----- Entries shown

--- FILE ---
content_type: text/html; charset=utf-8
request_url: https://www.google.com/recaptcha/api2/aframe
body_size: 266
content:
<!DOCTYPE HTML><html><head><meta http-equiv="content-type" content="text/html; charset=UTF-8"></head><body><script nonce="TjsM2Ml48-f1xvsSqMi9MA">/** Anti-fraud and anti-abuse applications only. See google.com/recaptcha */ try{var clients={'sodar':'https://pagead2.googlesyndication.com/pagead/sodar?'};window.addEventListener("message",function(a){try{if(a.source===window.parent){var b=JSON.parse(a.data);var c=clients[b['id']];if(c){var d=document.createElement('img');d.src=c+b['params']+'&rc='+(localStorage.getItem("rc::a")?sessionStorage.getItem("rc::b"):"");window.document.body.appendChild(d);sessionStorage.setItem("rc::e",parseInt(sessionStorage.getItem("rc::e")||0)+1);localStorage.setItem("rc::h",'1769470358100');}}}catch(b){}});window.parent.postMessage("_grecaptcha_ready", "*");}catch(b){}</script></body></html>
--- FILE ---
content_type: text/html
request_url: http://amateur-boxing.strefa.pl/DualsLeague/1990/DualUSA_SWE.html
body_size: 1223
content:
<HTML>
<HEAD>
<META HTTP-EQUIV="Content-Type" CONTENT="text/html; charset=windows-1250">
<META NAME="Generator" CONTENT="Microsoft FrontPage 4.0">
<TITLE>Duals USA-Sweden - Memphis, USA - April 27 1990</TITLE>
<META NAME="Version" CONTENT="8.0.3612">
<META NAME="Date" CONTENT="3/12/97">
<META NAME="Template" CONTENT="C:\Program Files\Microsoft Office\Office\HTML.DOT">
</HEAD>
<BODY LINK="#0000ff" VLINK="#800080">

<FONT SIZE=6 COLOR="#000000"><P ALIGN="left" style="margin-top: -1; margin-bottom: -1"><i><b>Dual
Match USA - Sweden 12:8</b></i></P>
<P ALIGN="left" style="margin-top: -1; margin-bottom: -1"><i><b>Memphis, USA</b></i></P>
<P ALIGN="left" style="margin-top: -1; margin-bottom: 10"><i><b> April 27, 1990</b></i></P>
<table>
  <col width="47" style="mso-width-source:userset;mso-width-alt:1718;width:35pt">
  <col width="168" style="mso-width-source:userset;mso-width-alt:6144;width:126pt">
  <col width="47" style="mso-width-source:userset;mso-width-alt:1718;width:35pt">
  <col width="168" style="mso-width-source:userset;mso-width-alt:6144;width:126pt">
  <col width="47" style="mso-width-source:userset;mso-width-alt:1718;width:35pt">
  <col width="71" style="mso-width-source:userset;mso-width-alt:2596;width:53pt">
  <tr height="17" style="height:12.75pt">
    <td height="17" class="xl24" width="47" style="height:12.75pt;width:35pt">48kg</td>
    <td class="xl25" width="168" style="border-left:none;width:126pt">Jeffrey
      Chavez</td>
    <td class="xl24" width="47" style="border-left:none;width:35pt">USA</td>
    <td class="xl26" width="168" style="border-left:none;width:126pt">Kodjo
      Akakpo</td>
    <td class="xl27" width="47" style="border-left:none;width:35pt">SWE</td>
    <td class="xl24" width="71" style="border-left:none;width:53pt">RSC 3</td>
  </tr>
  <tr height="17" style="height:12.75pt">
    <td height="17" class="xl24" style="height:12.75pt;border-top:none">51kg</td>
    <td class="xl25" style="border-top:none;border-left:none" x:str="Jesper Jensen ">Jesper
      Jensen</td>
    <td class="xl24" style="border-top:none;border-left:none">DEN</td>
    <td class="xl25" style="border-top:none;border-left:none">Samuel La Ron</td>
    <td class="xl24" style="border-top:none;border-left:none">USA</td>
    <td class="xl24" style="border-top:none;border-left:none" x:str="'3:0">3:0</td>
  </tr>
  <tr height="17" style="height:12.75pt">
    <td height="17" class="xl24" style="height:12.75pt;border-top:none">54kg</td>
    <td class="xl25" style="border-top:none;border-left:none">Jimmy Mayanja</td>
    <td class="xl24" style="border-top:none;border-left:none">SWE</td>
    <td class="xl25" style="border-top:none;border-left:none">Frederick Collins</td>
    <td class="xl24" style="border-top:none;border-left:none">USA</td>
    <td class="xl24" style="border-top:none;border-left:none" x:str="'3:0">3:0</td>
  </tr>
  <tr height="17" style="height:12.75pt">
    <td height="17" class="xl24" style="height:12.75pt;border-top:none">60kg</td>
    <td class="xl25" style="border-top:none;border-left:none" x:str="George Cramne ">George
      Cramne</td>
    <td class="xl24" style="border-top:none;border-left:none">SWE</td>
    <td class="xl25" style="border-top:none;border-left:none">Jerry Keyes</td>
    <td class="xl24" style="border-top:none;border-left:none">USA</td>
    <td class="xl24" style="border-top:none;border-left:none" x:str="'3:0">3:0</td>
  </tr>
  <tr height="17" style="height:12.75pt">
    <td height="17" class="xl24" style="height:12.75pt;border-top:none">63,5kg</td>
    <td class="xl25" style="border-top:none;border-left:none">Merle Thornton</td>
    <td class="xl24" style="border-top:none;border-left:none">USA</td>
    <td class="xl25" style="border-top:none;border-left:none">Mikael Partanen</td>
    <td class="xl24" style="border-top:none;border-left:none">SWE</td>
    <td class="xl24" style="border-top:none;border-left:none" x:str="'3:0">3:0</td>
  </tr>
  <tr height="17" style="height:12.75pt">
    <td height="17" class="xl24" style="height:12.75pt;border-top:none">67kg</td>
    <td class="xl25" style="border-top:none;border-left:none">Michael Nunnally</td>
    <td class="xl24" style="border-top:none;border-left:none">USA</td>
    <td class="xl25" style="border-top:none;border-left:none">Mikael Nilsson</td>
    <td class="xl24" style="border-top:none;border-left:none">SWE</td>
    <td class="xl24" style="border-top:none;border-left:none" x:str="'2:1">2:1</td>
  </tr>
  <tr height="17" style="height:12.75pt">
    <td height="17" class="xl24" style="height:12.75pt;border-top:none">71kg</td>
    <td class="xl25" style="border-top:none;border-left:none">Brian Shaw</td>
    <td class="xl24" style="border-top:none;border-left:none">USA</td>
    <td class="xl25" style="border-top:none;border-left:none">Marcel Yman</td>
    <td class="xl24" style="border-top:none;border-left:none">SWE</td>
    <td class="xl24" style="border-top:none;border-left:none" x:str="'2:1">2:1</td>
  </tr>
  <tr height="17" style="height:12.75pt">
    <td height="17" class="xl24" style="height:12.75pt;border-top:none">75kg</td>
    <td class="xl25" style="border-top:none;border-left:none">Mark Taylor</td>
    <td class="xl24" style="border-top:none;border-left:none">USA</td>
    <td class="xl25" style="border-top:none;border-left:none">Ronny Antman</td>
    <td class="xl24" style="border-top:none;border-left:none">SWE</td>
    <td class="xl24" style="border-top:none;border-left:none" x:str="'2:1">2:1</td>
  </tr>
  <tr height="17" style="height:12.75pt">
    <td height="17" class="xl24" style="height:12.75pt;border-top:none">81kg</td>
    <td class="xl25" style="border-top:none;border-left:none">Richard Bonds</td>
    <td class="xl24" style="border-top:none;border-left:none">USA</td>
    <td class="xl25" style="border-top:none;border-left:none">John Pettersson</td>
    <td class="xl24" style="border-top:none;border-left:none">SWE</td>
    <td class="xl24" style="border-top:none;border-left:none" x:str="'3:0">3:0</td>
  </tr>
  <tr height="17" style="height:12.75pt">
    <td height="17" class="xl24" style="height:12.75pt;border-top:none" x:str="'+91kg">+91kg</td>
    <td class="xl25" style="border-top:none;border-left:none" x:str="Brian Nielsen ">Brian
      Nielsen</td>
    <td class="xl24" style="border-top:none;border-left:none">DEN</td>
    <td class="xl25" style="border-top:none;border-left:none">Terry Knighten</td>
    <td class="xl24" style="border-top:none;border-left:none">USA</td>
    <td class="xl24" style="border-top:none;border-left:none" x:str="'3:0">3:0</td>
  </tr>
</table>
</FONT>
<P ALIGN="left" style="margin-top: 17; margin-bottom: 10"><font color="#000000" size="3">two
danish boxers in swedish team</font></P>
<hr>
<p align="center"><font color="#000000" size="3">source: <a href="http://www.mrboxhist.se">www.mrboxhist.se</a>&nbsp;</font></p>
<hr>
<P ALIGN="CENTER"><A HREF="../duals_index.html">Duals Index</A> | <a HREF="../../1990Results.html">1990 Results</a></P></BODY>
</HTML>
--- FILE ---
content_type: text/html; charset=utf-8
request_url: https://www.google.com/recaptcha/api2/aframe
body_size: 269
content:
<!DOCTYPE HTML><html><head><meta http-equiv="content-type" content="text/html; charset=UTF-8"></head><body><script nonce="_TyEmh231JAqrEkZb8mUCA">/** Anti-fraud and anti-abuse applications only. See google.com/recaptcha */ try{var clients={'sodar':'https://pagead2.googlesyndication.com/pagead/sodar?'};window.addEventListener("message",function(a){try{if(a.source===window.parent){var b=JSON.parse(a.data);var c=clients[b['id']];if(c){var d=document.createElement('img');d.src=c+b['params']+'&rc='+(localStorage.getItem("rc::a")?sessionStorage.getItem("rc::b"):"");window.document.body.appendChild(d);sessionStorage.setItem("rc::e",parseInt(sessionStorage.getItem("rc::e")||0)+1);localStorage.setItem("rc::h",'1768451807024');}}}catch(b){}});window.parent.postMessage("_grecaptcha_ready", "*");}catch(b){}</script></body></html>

----------

:: Exercise details ::
Copy all lines in the listing above where the string "Brian" appears.

:: Final answer ::
    <td class="xl25" style="border-top:none;border-left:none">Brian Shaw</td>
    <td class="xl25" style="border-top:none;border-left:none" x:str="Brian Nielsen ">Brian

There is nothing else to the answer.